9.41      A majority of the Committee also believes that providing the Employment Advocate with enhanced powers to enforce AWAs will improve the operation of the Act and ensure that employees who cannot afford to take legal action themselves are not disadvantaged.

Conclusion

9.42      A majority of the Committee supports the facilitation of agreements at the workplace; removing obstacles to choices about agreements; reducing the cost and formality involved in having an agreement approved; and preventing unwarranted interference by third parties in agreement making.  Making legislative requirements as simple and straight forward as possible will assist employers and employees in taking more direct responsibility for determining their own employment conditions.

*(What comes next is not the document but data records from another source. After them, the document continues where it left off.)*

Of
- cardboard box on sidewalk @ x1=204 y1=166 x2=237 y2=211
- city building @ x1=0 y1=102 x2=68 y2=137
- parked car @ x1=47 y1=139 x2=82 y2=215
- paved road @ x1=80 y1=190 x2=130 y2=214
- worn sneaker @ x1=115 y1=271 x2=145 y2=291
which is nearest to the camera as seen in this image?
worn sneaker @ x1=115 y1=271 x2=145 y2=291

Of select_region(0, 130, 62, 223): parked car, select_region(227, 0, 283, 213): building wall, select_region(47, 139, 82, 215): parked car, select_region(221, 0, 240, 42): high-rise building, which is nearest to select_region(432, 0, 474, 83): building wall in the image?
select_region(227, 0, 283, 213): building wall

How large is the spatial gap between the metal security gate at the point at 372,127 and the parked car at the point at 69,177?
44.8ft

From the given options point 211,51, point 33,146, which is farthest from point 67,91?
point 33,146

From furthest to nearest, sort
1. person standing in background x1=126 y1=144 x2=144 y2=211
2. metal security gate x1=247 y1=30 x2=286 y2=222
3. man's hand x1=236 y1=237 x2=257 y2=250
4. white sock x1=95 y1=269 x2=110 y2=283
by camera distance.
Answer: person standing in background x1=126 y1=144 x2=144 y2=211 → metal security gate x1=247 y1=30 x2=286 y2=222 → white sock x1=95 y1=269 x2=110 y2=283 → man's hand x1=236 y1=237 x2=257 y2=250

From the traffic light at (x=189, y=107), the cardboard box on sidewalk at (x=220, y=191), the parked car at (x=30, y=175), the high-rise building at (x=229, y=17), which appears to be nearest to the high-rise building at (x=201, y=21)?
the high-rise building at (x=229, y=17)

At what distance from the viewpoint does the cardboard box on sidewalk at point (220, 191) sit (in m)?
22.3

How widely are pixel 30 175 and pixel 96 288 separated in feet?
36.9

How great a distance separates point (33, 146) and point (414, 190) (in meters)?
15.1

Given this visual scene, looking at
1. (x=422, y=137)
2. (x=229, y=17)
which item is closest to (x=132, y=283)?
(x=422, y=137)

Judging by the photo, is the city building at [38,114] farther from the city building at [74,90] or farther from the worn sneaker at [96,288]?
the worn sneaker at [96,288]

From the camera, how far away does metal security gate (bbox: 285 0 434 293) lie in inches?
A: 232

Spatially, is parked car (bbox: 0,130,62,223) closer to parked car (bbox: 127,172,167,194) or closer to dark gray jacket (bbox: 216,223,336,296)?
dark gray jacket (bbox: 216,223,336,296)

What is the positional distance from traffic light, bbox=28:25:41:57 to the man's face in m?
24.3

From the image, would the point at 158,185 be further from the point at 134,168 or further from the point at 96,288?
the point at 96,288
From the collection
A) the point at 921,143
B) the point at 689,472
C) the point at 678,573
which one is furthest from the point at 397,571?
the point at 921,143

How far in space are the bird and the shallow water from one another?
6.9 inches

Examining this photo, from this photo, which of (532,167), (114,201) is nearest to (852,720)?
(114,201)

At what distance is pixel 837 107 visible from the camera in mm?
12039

9.43      A majority of the Committee believes that the Bill achieves these aims, at the same time as maintaining and improving important protections for employees.  In particular, a majority of the Committee agrees that providing the Employment Advocate with enhanced powers to enforce AWAs will improve the operation of the Act and ensure that employees who cannot afford to take legal action themselves are not disadvantaged.

Recommendation

9.44      A majority of the Committee recommends the enactment of the amendments in Schedules 8 and 9.